12/0 for the free ride board. When I get a park board i'll probably set it to +9/-9


----------



## Guest (Dec 28, 2007)

usually 18/-9 simply because it's comfortable for me. every once and awhile i'll switch things up a few degrees just to see if something else feels better.


----------



## Guest (Dec 29, 2007)

12/-12 cause it's comfy and i dont wanna/cant ride switch with a forward stance


----------



## Guest (Dec 29, 2007)

ya im tryin to learn to ride switch with the forward stance. kinda tough but eh' w/e i sucked riding switch with duck too so its not any worse lol


----------



## Guest (Dec 29, 2007)

15/-12 I am still trying out new settings.

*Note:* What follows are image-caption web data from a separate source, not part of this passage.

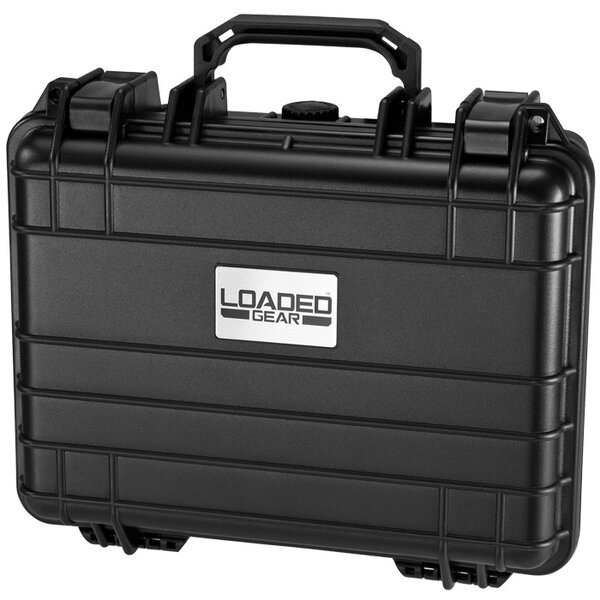 Loaded Gear HD-200 Hard Case by Barska
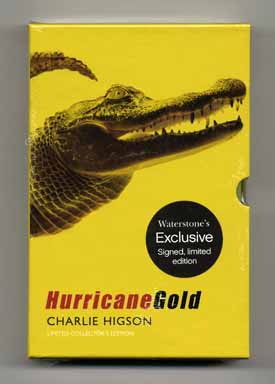 Hurricane Gold - Slipcased Edition. Charlie Higson.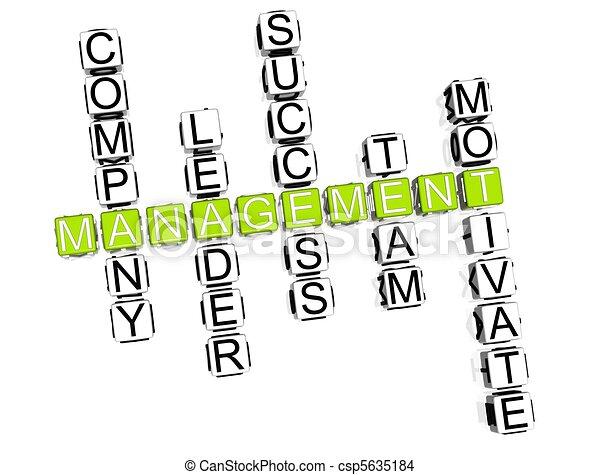 拼字游戏, 管理 - csp5635184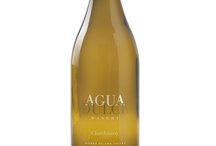 ADW 2008 Chardonnay / Color and Clarity: Medium straw color with hints of gold Nose: Pear, lemon, hints of lime, apple, mild toasty oak, a bit of peach after swirl Mouth: Tangy, bright, apple, caramel, well incorporated French oak, long finish Body: Medium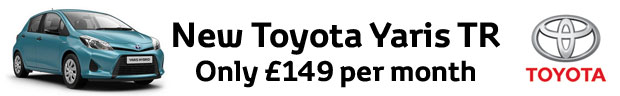 A New Toyota Yaris for just £149 per month with 1 years free insurance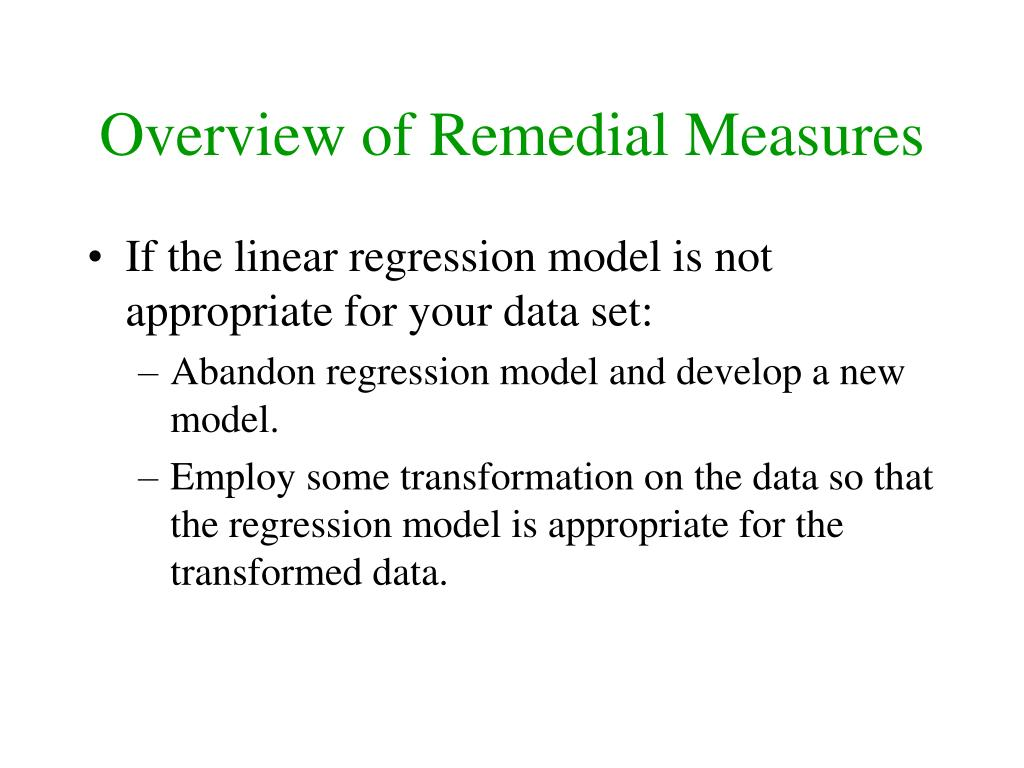 Overview of Remedial Measures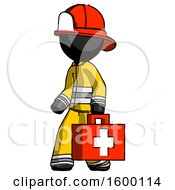 Black Firefighter Fireman Man Walking With Medical Aid Briefcase To Left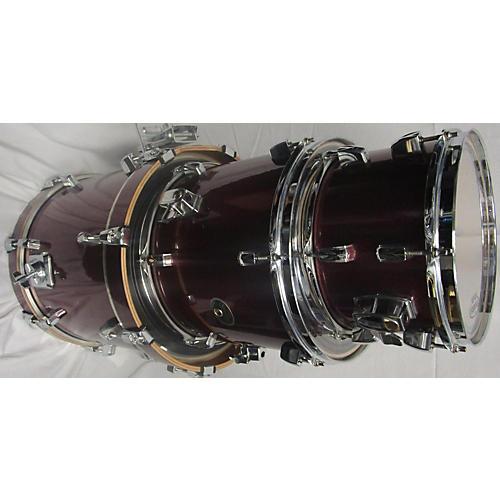 Tama SIlverstar Bop Drum Kit-thumbnail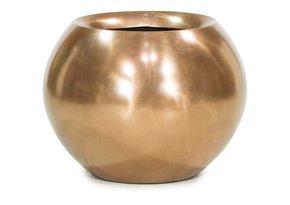 Glory-Ball-Round-Polystone-Indoor-Planter-_Get-Potted.Com_Treniq_0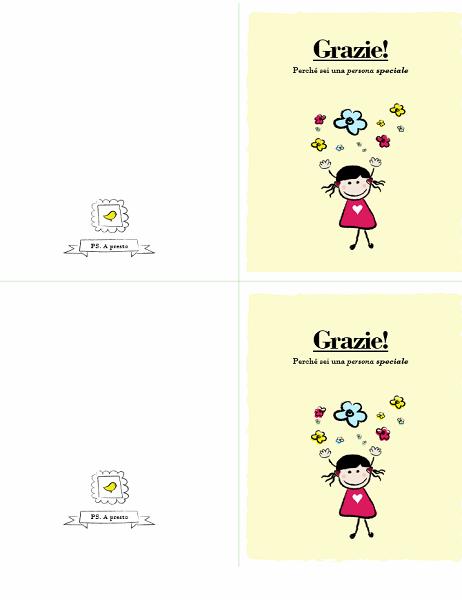 Biglietto di ringraziamento con bambina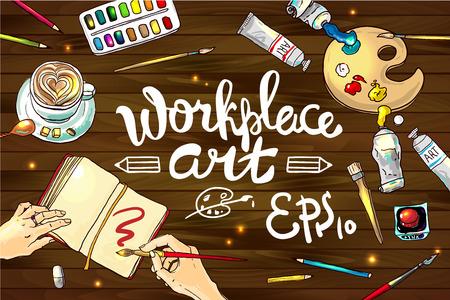 Mano hermosa ilustraci�n vectorial arte dibujado el lugar de trabajo Vectores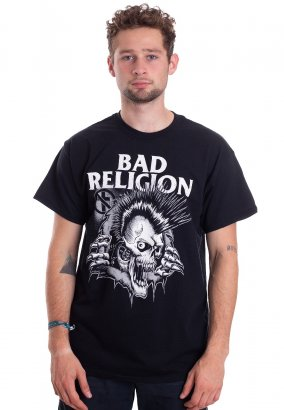 Bad Religion - Bust Out - Camiseta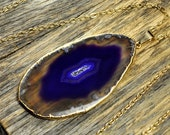 Valentine SALE - Agate Necklace, Purple Agate Necklace, Agate Slice Pendant, Agate Slice Necklace, Agate Gold Necklace, 14k Gold Fill Chain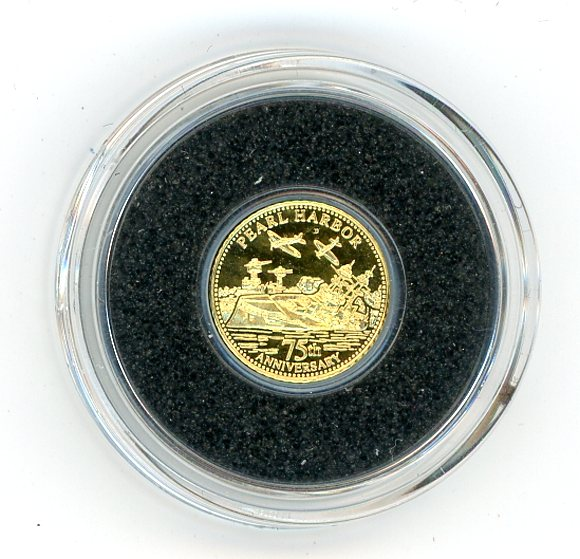 Thumbnail for 2016 Samoa .05 Gram .585 Gold One Dollar - 75th Anniversary of Pearl Harbour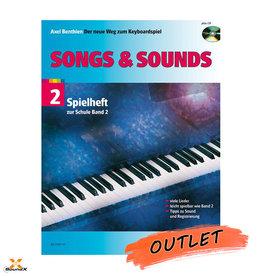 Schott Songs & Sounds Spielheft 2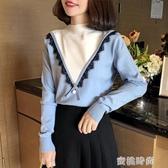 半高領毛衣女秋冬2020新款寬鬆顯瘦上衣甜美蕾絲長袖針織打底衫『蜜桃時尚』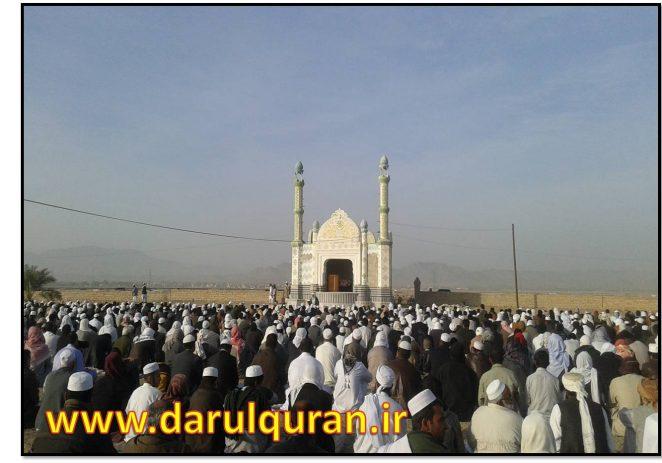 دعا و نماز استسقاء(طلب باران) مردم شهر سراوان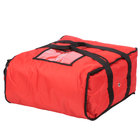 ServIt 16 inch x 16 inch x 8 inch Red Soft-Sided Heavy-Duty Nylon Insulated Pizza Delivery Bag - Holds Up To (3) 12 inch or 14 inch Pizza Boxes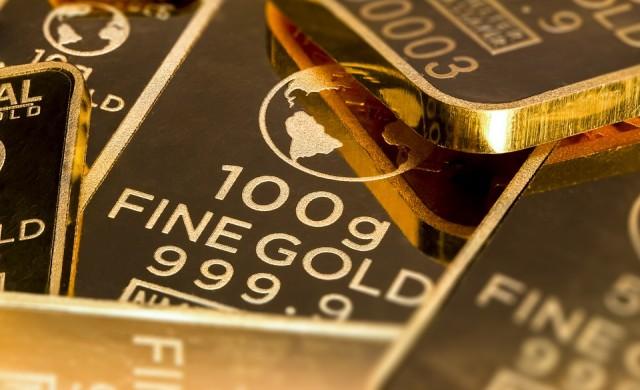 Намериха 13 тона злато в дома на бивш китайски кмет (видео)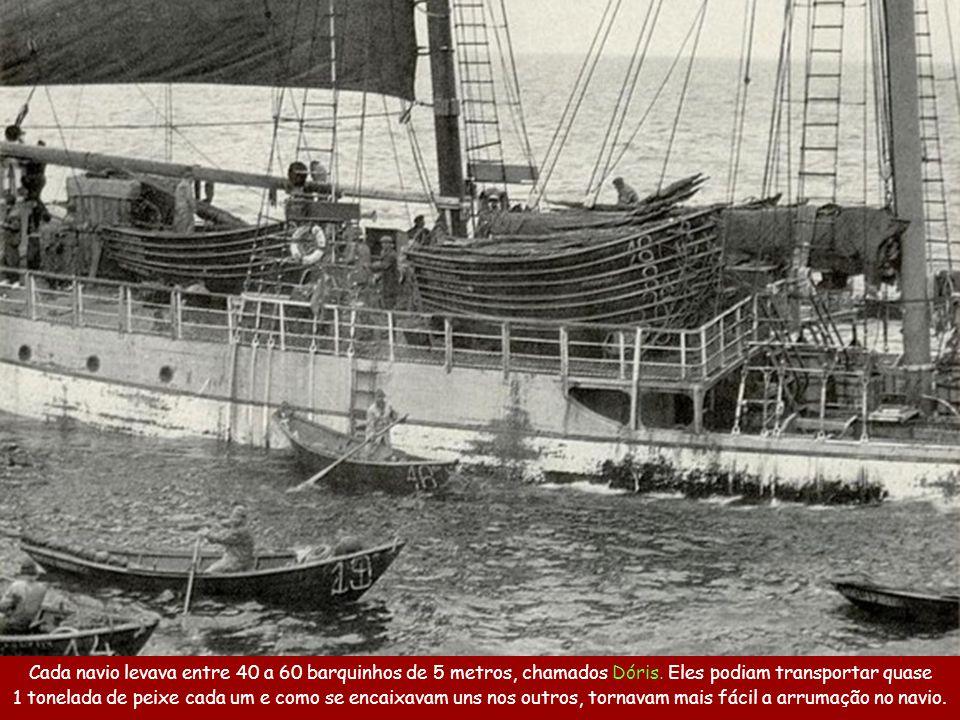 A pesca do bacalhau, mais do que um trabalho, era um ato de heroísmo.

I am more concerened with my highback settings b/c I am not too sure how they work.


----------



## Guest (Dec 29, 2007)

tatortot02 said:


> ya im tryin to learn to ride switch with the forward stance. kinda tough but eh' w/e i sucked riding switch with duck too so its not any worse lol



hah! i'm not much better than you then - i still have some trouble linking turns. try something like 9/-9. it'll be less of a stretch than your 17/-17


----------



## ShortAssassin (Dec 16, 2007)

I've never messed with my highback settings. Seems like if I did my legs would be uncomfortably forward.


----------



## Guest (Dec 29, 2007)

hmm my forum got moved to tips, tricks, and instructors... am i instructing? hehe oh well thought talking about bindings was a general board kinda discussion not tricks


----------



## Guest (Dec 29, 2007)

( \\ // ) <--- something like that  15/-9


----------



## Guest (Jan 2, 2008)

I always kept mineat 15/0 because I felt that giong ducky would be uncomfortable. that's just me though.


----------



## laz167 (Nov 27, 2007)

9/-9 for me feels like im just standing with me legs open shoulder width..been working fine can switch into it and turn it around.


----------



## Dcp584 (Sep 10, 2007)

I Ride a +15/-15. About three or four years ago I ducked out my stance to try to learn switch and I figured making the stance polar opposites would make it easier to ride switch; and it has seemed to work out fine for me.


----------



## kri$han (Feb 24, 2007)

i ride 15/-3 right now, but I think I'm gonna change it to 15/-6 soon.

I can ride switch, but I only really wanna be able to ride switch to land, or begin 180s, not to carve normally, so I won't go to a completely mirrored duck stance.


----------